Hash Match

Question

Hash Match

Steve Jones - SSC Editor

SSC Guru

Points: 741373
More actions
April 30, 2014 at 11:47 pm

#396686

Comments posted to this topic are about the item Hash Match

Viewing 15 posts - 1 through 15 (of 35 total)

You must be logged in to reply to this topic. Login to reply

Raghavendra Mudugal SSChampion Points: 10658 More actions · Answer 1

Interesting one, thank you for the post, Steve.

(Glad to be a part of the Steve's 12, who got it right. Now at least I take a hint that I am not smart and I am not dumb either... well lets go with the latter :-D)

ww; Raghu
--
The first and the hardest SQL statement I have wrote- "select * from customers" - and I was happy and felt smart.

gbritton1 SSCertifiable Points: 6522 More actions · Answer 2

Before I answered this question, I read

It reads, in part:

The hash join has two inputs: the build input and probe input. The query optimizer assigns these roles so that the smaller of the two inputs is the build input.

then later:

The hash join first scans or computes the entire build input and then builds a hash table in memory.

I'm having trouble reconciling the official description with the "correct" answer.

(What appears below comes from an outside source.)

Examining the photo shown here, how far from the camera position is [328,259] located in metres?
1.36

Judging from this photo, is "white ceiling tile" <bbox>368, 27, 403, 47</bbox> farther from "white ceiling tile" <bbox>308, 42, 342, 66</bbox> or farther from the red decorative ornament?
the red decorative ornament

bkmsmith Ten Centuries Points: 1132 More actions · Answer 3

gbritton1 (5/1/2014)
Before I answered this question, I read
It reads, in part:
The hash join has two inputs: the build input and probe input. The query optimizer assigns these roles so that the smaller of the two inputs is the build input.
then later:
The hash join first scans or computes the entire build input and then builds a hash table in memory.
I'm having trouble reconciling the official description with the "correct" answer.

+1

I followed the same reference in my investigation on this QOTD. Any insight on this seemingly discrepant definition would be appreciated.

Brian

sestell1 SSChampion Points: 10230 More actions · Answer 4

bkmsmith (5/1/2014)
gbritton1 (5/1/2014)
Before I answered this question, I read
It reads, in part:
The hash join has two inputs: the build input and probe input. The query optimizer assigns these roles so that the smaller of the two inputs is the build input.
then later:
The hash join first scans or computes the entire build input and then builds a hash table in memory.
I'm having trouble reconciling the official description with the "correct" answer.
+1
I followed the same reference in my investigation on this QOTD. Any insight on this seemingly discrepant definition would be appreciated.
Brian

As did I, after much digging to see what SQL Server defined as the 'build' input.

PHYData DBA SSCertifiable Points: 7541 More actions · Answer 5

See lots of discussion about why the right answer is...

Here is a reference to the right answer from TechNet BOL.

Looks like this answer to this question has not changed for at least 15 years...

http://technet.microsoft.com/en-us/library/aa237090(v=SQL.80).aspx

For any joins, use the first (top) input to build the hash table and the second (bottom) input to probe the hash table. Output matches (or nonmatches) as dictated by the join type. If multiple joins use the same join column, these operations are grouped into a hash team.

😎

gbritton1 SSCertifiable Points: 6522 More actions · Answer 6

So, we have conflicting opinions! I suspect that the old Technet article is incorrect, or at least no longer correct. It only makes sense that SQL would build the hash table from the smaller input to minimize work.

jackson.fabros Say Hey Kid Points: 674 More actions · Answer 7

still unclear what the correct answer is. my textbook also mentions that "the hash table is built from the smaller input"

PHYData DBA SSCertifiable Points: 7541 More actions · Answer 8

gbritton1 (5/1/2014)
So, we have conflicting opinions! I suspect that the old Technet article is incorrect, or at least no longer correct. It only makes sense that SQL would build the hash table from the smaller input to minimize work.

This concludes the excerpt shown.